The YOU SHOULD KNOWS. I did figure out what might 'urk' and there is the list...
--GUSHING praise of her first child.
--Presentation of the other child as an also-ran.
--Justification of homeschooling. (Really, is that still needed. To me it seemed like an unwanted diversion in a book about mom and daughter peak-bagging?)
--Justification about quitting high-status job to do something more important, i.e. raise wonderful daughters. (Honestly, people who are so confused as to think their worth is dependent upon the type of career/job they have aren't likely to ever 'get it'. And the author, being a rather brilliant woman, should have realized that and forgiven them their ignorance.)

And now that I've got this list in print before me, I'd guess I'd say that my main hesitation in recommending the book is the fact that it has some unnecessary baggage. It may have been cathartic for the author, but I'm not sure that it was something I needed to be privy to.

BUT, it's not all bad. This is an enjoyable book. And here are the POSITIVES!
--Ms. Herr is a talented writer. I would definitely pick up and check out any other book she authors.
--The second half of UP has some nice climbing descriptions.
--The book promotes homeschooling and presents it in a good light.
--Ms. Herr's husband's story is fascinating.
--The book promotes the outdoor life and exercise, and the value of persistence.

So ultimately, the story about peak bagging with (or without) a child was a great idea and Ms. Herr is well suited to write it. If you look at the YOU SHOULD KNOWS and none of those things are on your 'issues' list, then I think you should pick up this book and give it a try. It's a fun, quick read.

Pam T~
mom of regular kids
7 of 8 people found the following review helpful
3.0 out of 5 stars Cute Tale, But Why Really Was It Written? June 1 2012
By Lois Lain - Published on Amazon.com
Format:Paperback|Vine Customer Review of Free Product
Little people can do big things. That, in a sentence, seems to be Patricia Ellis Herr's theme behind "Up: A Mother and Daughter's Peakbagging Adventure." The book is a memoir that traces author and her five-year-old daughter, Alex, as they attempt to join the Four Thousand Footer Club, ascending all 40-some of New Hampshire's 4K-plus peaks.
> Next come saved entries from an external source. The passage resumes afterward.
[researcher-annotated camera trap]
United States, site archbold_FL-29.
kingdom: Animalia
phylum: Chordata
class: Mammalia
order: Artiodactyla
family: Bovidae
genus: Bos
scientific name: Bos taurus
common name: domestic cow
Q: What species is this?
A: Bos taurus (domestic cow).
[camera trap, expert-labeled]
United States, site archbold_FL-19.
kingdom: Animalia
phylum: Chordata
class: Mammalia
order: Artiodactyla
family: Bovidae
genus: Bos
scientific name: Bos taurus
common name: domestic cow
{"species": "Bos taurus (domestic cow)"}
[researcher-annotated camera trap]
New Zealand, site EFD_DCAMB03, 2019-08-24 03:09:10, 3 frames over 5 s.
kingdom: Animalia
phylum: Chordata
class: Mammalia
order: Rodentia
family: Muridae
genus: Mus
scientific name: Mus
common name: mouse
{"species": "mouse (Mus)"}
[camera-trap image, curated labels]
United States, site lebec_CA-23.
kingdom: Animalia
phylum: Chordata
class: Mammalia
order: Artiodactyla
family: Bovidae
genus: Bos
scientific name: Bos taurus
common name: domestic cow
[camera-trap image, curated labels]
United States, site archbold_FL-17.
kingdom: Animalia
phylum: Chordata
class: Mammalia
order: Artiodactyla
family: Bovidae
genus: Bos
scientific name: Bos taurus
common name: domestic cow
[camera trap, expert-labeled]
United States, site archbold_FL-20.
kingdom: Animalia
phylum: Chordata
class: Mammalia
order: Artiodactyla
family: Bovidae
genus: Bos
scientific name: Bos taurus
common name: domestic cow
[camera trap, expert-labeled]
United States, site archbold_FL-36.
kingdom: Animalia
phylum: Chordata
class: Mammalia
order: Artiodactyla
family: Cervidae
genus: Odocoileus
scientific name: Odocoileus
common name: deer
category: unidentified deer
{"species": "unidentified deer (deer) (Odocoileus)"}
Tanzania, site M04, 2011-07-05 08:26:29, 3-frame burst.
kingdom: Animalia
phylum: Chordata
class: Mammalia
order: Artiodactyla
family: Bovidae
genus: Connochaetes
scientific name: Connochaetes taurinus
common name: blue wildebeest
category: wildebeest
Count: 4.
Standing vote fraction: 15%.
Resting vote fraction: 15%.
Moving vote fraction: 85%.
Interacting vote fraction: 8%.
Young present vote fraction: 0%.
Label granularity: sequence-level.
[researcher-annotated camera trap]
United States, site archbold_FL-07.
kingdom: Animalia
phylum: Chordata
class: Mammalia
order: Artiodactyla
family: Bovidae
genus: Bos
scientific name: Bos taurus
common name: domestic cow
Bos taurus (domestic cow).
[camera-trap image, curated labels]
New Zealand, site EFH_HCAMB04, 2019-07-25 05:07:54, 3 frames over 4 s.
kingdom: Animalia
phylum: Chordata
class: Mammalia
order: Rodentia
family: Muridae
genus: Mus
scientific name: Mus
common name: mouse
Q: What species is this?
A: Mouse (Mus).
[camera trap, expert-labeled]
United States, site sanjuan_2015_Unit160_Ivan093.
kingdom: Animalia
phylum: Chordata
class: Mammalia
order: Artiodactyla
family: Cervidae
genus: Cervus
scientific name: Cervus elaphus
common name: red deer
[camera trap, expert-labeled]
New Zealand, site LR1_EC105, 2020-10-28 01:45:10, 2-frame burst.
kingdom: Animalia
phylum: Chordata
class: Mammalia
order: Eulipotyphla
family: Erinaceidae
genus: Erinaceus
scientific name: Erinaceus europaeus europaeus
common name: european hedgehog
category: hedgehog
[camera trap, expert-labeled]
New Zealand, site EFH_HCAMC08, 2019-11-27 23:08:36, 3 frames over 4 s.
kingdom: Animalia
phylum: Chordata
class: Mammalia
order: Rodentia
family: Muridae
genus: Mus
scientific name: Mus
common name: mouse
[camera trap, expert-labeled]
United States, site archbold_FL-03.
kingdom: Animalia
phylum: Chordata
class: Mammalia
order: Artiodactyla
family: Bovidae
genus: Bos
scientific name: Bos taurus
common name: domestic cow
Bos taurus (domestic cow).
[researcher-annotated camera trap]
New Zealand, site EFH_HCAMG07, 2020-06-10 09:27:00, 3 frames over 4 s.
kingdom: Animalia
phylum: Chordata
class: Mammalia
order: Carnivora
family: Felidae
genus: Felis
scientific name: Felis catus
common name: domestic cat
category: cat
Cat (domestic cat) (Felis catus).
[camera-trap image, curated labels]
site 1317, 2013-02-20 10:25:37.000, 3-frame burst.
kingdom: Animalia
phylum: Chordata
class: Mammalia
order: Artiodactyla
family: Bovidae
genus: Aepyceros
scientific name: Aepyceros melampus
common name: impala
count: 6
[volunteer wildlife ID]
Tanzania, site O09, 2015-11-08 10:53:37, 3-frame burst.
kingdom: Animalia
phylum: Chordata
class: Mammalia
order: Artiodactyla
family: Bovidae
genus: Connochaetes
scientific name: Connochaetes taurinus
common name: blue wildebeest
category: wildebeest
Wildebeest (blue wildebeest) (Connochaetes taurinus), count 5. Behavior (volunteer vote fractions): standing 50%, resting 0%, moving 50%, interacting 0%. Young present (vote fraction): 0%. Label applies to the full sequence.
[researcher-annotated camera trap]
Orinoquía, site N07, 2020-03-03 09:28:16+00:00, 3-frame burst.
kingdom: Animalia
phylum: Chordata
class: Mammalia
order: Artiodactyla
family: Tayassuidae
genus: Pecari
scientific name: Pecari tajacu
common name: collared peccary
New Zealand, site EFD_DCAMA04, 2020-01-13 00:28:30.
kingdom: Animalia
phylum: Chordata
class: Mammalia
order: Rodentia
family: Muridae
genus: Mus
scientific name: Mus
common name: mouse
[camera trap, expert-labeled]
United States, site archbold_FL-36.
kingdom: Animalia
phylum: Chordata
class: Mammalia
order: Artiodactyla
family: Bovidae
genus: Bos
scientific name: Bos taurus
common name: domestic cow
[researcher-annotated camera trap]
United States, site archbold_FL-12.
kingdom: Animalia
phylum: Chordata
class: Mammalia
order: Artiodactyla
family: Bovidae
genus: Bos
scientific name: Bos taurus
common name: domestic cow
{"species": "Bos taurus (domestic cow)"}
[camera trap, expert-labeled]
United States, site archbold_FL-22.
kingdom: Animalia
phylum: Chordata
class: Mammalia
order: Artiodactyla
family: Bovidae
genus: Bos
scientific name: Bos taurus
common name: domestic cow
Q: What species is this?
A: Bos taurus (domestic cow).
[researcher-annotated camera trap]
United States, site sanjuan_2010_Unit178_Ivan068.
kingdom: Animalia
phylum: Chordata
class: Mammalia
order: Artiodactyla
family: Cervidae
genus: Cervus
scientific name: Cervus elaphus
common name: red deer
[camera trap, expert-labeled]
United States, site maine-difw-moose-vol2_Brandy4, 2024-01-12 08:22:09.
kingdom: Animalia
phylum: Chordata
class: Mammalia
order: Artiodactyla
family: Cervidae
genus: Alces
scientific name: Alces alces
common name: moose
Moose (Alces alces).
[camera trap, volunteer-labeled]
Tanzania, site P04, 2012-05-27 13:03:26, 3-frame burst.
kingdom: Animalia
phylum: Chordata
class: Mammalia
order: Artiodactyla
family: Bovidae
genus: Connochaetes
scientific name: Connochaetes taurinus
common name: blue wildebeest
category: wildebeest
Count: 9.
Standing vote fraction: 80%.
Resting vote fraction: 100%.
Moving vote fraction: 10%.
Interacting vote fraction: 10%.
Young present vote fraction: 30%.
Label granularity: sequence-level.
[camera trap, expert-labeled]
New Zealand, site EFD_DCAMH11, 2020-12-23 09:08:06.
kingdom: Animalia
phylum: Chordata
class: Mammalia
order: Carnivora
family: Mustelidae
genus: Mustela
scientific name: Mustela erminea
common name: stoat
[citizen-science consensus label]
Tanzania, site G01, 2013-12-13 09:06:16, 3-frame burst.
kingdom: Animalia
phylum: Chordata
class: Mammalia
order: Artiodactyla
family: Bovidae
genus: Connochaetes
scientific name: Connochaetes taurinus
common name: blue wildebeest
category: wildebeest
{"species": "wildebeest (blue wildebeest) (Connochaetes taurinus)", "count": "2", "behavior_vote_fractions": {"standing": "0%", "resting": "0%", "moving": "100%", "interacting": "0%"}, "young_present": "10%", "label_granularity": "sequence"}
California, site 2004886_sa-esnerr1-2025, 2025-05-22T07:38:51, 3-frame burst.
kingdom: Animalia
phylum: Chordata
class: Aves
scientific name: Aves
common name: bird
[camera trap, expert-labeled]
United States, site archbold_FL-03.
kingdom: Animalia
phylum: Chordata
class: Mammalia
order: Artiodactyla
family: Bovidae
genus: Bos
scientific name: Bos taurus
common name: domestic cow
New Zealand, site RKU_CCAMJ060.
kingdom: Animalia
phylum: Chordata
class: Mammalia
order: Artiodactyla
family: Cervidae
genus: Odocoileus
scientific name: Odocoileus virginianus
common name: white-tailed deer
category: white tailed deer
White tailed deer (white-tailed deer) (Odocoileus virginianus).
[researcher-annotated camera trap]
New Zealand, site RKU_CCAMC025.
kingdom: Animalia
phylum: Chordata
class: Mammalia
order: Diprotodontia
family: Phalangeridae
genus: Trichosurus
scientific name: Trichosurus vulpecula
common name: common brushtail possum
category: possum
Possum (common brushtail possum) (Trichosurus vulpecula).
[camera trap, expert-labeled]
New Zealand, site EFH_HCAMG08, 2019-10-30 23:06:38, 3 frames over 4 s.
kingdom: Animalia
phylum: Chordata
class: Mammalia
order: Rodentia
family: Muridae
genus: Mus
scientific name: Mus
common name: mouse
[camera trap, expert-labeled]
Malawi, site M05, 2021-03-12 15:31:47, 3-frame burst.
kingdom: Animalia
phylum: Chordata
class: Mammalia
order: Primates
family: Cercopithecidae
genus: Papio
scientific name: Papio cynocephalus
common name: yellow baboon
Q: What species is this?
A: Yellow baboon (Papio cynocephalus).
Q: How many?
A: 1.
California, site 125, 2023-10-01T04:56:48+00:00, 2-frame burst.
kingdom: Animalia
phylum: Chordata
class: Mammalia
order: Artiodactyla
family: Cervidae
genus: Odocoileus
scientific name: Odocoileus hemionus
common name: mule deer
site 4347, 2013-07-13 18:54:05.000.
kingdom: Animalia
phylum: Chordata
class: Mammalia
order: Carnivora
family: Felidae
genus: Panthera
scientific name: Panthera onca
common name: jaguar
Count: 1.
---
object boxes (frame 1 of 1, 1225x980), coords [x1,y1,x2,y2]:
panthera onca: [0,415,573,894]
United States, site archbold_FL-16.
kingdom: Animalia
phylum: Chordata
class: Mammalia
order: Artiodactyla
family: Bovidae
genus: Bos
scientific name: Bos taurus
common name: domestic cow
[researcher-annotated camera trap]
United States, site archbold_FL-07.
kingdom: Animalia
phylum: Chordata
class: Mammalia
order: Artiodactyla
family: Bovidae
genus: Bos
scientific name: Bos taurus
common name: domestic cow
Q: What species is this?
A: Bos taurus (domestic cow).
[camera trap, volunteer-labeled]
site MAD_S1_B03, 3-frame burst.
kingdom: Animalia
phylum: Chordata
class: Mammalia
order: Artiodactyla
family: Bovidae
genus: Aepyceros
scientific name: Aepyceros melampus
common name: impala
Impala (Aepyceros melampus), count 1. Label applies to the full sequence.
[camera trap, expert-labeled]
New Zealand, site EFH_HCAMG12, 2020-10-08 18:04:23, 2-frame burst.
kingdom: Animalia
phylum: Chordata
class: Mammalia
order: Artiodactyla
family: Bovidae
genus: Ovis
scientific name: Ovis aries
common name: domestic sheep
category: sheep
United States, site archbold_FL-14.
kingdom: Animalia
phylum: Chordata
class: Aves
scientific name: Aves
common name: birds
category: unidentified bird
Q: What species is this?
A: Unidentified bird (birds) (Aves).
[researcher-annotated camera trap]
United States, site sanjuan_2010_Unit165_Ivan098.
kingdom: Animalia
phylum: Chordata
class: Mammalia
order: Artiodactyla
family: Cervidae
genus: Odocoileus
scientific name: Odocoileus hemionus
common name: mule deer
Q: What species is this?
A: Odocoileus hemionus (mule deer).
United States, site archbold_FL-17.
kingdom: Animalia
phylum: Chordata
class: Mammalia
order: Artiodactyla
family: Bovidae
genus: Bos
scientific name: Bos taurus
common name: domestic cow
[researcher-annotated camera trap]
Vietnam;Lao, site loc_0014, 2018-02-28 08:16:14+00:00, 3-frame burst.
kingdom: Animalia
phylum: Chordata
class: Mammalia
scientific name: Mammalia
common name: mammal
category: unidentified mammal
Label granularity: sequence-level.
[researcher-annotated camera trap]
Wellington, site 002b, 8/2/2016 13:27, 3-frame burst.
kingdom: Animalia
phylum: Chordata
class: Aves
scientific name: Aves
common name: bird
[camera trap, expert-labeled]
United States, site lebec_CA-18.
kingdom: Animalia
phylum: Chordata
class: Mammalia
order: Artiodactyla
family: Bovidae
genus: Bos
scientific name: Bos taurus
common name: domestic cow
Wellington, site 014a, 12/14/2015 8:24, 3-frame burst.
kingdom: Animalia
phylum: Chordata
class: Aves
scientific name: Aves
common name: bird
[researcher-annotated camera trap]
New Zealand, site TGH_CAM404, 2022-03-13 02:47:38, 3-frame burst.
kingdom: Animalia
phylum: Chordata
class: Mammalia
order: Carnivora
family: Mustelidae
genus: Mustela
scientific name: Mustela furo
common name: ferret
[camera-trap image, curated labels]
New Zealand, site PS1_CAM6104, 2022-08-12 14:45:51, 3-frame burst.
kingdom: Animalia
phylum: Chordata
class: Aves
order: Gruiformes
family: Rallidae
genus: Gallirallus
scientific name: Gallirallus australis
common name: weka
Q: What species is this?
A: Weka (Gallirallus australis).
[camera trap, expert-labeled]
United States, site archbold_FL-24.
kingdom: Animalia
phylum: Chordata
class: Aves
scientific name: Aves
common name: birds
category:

Herr makes it clear that it's all driven by Alex, and if the way the little girl is portrayed is accurate, then I buy that. Alex seems to have been born with an old soul, an abundance of energy, and no concept of the idea of limits. Very cool!

But I'm less sure that the idea behind the book is as altruistic. It wavers between parental advice ("...I think that children are for more capable than most adults realize. Sometimes they just need to be reminded of their own strength."), feminist treatise ("...Nothing much happens to boys who say sexist things to girls.") and love letter ("...Love for my child overwhelms me; it threatens to flatten me. I am so lucky to have this incredible, strong, intelligent little girl in my life!"). And all of that isn't bad, per se, but it does muddy the water a bit, as do the not-infrequent sidebarring into "Why I Never Finished my Harvard PhD" and "Why I'm a Stay-At-Home Mom." I honestly didn't care that much if she were a rocket scientist with a string of initials after her name or if she were a high school dropout. It's Alex who's the interesting one (sorry, Mom!).

The book succeeds when the focus is kept on the idea of mother and child accomplishing something together, and equipping your kids to reach their dreams. It falters when it takes on a preachy tone ("...Couldn't I be a proper modern-day woman, stick my babies in day care, and stay the course?"). The judgmental tone, intended or not, will alienate some readers unnecessarily. I had to bite my tongue more than a few times.

All the same, the book was well-written and an enjoyable, quick read. It definitely made me question the limits I place on my kids. And while I won't be joining the 4K club, I may tackle a hike or two this summer.